Nemo
Nemo

Reputation: 461

Fill a C++ bidimensional array of objects

I'm having a simple issue with std :: fill.

First I define a 2-dimensions array of pairs.

const int NMAX = 13;                                                             
typedef pair<int, set<int>> solution;                                            
solution memo[NMAX][NMAX];    

I assume that at that stage my array is initialized with default pair constructor. Then, I would like to initialize this array without relying on a nested loop. What I am doing is this:

solution s;                                                                  
s.first = -1;                                                                                                 
std::fill( &memo[0][0], &memo[0][0] + sizeof(memo), s); 

But I get a bus error... What am I doing wrong?

Upvotes: 0

Views: 121

Answers (2)

AndyG
AndyG

Reputation: 41120

Actually we can do all of this a lot easier with std::vector:

typedef pair<int, set<int>> solution; 
solution s;                                                                  
s.first = -1;
std::vector<std::vector<solution>> memo(NMAX, std::vector<solution>(NMAX, s));

Live Demo

Unless you have some restriction against using a std::vector, it's going to be much easier to work with rather than doing a bunch of pointer math.

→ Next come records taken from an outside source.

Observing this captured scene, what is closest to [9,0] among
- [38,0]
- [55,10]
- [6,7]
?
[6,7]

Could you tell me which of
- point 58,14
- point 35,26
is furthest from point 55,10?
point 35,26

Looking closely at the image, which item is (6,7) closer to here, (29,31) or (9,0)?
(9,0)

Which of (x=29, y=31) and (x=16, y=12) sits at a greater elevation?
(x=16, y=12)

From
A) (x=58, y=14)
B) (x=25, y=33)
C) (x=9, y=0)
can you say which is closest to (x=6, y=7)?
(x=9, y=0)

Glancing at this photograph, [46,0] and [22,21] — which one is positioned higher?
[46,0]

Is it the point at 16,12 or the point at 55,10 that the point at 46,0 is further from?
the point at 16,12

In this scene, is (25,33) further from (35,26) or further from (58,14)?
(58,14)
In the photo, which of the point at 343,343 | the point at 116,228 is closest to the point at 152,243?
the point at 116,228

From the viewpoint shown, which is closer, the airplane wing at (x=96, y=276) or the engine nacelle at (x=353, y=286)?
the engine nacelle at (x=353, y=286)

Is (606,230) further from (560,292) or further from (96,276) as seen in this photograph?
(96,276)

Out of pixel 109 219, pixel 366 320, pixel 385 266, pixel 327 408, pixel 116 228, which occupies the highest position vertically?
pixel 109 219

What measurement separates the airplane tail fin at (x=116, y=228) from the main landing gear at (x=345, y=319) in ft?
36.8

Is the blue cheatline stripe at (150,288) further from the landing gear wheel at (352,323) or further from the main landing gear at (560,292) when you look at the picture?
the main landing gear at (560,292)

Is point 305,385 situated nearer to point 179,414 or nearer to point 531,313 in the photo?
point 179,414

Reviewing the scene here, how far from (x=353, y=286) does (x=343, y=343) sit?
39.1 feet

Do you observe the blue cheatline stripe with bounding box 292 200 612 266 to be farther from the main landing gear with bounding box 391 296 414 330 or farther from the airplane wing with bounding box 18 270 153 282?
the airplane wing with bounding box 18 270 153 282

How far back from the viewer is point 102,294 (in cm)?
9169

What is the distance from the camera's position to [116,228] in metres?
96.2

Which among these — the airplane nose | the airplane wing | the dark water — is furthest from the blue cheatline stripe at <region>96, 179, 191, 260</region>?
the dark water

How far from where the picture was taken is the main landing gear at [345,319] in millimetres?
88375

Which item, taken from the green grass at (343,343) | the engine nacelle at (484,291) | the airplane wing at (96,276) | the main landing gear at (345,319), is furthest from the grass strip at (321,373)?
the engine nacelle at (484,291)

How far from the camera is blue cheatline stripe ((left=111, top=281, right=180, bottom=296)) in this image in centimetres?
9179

Edit: It's not the worst idea to use std::array either, like πάντα ῥεῖ suggested. You can avoid writing the internal loop to perform the fill yourself with a std::for_each as follows:

std::array<std::array<solution, NMAX>, NMAX> memo;
solution s;                                                                  
s.first = -1;
std::for_each(std::begin(memo), std::end(memo), [&s](std::array<solution,NMAX>& next){next.fill(s);})

Demo 2

Edit 2: If you're really masochistic and want to compute [row][column] indices yourself, then you can use a single std::array<solution, NMAX*NMAX> and take advantage of std::begin() and std::end() to call std::fill:

std::array<solution, NMAX*NMAX> memo;
solution s;                                                                  
s.first = -1;
std::fill(std::begin(memo),std::end(memo), s);

Demo 3

Upvotes: 1

Jarod42
Jarod42

Reputation: 217810

Your end pointer is wrong, you mean:

std::fill(&memo[0][0], &memo[0][0] + sizeof(memo) / sizeof (solution), s);

as sizeof(memo) is NMAX * NMAX * sizeof (solution).